To investigate the effects of recommendation threshold (\(\alpha \)) that determines the balance between questions and recommendations, we conducted a simulation with different user models using the above dataset. With different \(\alpha \) values, we counted the number of questions before the first recommendation is made or the system fails to find a suitable recommendation. Since the system has 19 properties, the maximum number of questions is 19.

Figure 4 shows the average, maximum, and minimum counts with eight different user models, which specify the properties that might interest users. Here we presume eight types of typical tourists who visit Kochi prefecture and created a user model by manually defining a user vector for each type. Since a suitable recommendation varies for each user model, the difference between the maximum and minimum counts is rather large. However, the overall result indicates that a higher \(\alpha \) generally leads to more questions before the first recommendation is made. Thus, by properly setting the \(\alpha \) value, we expect to forge a better balance between questions and recommendations.

5.2 User Study

We also conducted preliminary evaluation experiments with human users. Based on the above simulation results, we set the value of recommendation threshold (\(\alpha \)) to 0.6. Other parameter values were determined as follows after pretrial experiments: the threshold adjustment that determines the amount of decrease of the recommendation threshold value was set to 0.9 (\(\gamma = 0.9\)) and the feedback coefficient that determines the amount of changes in the user vector after feedback to a recommendation is set to 0.2 (\(\beta = 0.2\)).

Fig. 4.
figure 4

Number of questions asked before first recommendation

Fig. 5.
figure 5

Questionnaire results

We asked 12 university students in their twenties who also regularly use the LINE service to try our prototype deployed as a LINE bot and to answer questionnaires afterwards. They registered our prototype as a friend in their LINE service for their smartphones. The questionnaire consisted of five questions with four choices: strongly agree, agree, disagree, and strongly disagree. The questionnaire also included a free description text format that sought general comments about the prototype system.

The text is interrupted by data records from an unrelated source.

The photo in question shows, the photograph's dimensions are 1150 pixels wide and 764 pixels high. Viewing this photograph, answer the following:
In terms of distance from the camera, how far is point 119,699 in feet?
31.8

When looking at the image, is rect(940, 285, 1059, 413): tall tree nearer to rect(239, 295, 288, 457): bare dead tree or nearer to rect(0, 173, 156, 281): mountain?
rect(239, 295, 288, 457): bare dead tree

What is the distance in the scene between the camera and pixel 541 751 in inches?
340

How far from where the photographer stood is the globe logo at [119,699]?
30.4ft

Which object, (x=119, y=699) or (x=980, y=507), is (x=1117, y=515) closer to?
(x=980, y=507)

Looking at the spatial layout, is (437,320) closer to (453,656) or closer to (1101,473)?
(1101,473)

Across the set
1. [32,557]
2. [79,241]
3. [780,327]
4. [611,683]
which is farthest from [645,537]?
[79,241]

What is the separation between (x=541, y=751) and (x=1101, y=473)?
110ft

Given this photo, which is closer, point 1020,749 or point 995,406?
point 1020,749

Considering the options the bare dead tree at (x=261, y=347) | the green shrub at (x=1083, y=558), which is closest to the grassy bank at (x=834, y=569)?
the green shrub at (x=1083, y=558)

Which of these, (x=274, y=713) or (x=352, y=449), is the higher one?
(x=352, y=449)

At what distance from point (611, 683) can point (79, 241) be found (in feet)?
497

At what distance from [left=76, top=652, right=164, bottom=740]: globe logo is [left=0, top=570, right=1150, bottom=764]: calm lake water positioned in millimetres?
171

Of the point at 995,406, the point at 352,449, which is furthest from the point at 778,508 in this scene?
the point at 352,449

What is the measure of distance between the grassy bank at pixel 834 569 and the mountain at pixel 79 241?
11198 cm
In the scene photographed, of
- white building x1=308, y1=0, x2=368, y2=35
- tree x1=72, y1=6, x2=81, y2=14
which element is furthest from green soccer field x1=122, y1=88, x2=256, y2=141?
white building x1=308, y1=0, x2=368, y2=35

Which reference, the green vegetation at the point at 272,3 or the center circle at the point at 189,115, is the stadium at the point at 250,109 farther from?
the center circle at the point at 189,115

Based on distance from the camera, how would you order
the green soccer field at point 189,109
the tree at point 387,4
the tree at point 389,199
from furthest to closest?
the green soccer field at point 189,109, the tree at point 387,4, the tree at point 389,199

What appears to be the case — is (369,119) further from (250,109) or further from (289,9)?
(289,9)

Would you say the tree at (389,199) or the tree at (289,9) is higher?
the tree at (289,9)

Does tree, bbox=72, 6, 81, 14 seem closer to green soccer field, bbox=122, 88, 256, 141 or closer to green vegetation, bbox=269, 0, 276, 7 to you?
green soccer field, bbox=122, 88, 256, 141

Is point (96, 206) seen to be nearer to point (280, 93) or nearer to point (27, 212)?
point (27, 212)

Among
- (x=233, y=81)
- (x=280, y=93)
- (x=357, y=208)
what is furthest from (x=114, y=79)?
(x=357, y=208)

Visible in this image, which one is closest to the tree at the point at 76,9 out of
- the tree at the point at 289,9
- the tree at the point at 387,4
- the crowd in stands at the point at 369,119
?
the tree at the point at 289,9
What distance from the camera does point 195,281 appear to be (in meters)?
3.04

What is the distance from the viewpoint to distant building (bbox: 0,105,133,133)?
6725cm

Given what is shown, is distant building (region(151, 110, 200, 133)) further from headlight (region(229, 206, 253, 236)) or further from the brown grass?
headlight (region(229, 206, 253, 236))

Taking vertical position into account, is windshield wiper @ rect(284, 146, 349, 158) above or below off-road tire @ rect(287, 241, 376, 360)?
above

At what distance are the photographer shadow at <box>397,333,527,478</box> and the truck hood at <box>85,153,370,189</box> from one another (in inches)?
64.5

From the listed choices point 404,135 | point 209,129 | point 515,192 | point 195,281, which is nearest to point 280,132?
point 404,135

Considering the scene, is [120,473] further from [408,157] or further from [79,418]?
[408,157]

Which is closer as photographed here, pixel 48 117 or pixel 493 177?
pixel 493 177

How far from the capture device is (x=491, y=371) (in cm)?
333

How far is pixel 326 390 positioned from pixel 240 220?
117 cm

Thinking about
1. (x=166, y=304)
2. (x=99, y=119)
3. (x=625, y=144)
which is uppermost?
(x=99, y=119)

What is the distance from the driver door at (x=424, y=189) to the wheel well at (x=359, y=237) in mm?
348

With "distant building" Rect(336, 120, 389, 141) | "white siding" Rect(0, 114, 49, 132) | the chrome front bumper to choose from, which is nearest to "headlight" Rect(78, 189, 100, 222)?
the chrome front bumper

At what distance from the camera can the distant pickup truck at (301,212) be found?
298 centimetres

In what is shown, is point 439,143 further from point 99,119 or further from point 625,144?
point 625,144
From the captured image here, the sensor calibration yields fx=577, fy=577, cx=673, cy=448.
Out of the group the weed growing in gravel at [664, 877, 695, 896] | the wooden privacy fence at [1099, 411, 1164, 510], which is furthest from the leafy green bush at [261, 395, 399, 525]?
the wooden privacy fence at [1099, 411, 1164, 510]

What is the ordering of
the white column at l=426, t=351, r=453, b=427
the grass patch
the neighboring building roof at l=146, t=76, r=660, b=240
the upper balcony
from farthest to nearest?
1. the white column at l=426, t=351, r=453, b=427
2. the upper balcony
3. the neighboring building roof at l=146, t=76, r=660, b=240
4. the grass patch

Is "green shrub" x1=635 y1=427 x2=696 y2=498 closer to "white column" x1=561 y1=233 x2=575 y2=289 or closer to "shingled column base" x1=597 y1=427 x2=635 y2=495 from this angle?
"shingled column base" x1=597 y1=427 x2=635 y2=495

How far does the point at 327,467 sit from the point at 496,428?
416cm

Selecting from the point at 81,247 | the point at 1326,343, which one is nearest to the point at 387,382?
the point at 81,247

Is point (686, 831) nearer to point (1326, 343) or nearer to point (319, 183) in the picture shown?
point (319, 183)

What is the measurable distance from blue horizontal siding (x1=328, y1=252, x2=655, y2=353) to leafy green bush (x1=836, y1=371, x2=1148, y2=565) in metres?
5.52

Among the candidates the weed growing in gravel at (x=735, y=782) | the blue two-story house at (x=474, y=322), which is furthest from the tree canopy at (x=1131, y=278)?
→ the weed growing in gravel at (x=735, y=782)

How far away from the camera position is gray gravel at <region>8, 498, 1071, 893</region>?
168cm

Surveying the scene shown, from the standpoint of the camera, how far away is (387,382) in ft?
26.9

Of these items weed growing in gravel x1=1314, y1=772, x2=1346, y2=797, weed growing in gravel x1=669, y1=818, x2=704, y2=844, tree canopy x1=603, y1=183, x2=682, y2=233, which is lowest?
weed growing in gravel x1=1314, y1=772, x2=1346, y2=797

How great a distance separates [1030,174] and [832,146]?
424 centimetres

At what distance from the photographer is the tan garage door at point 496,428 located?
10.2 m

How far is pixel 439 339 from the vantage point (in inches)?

The results of the multiple-choice type questions are shown in Fig. 5. The overall response was positive; combining the questions and recommendations was especially well received by most users (Q. 2). This indicates that the proposed conversation strategy worked well with this domain. Compared with this result, handling feedback to recommendations has room for improvement (Q. 3). The free descriptive question results mostly addressed the viewpoint of a practical system; for example, one comment suggested that not only sightseeing spots but also restaurants in the region should be included in the recommendations.

6 Conclusion and Future Work

This paper described a conversation strategy that intersperses recommendations with questions for user preferences. In addition to directly asking about user preferences, we also considered feedback from users about the recommendations they received. Our simulation results indicate that by changing a parameter value, a balance can be achieved between the number of questions and recommendations. In addition, we implemented a prototype chatbot on the LINE messaging service whose preliminary user evaluation results indicate that it was well received by users.

In the current recommendation model, we did not consider the relationships between properties. In some situations related questions should be asked together. Exploiting the relationships among the properties is one future issue.

In our user evaluation experiments, we defined parameter values based on pretrial results. Since appropriate parameter values depend on the system’s dataset, how to determine them is another future issue. When parameter values are determined, subjective impressions about the system must be addressed.

The domain of the current prototype is the recommendations of sightseeing spots in a particular region. Since our proposed approach is applicable to other domains, we plan to expand it to investigate its effectiveness.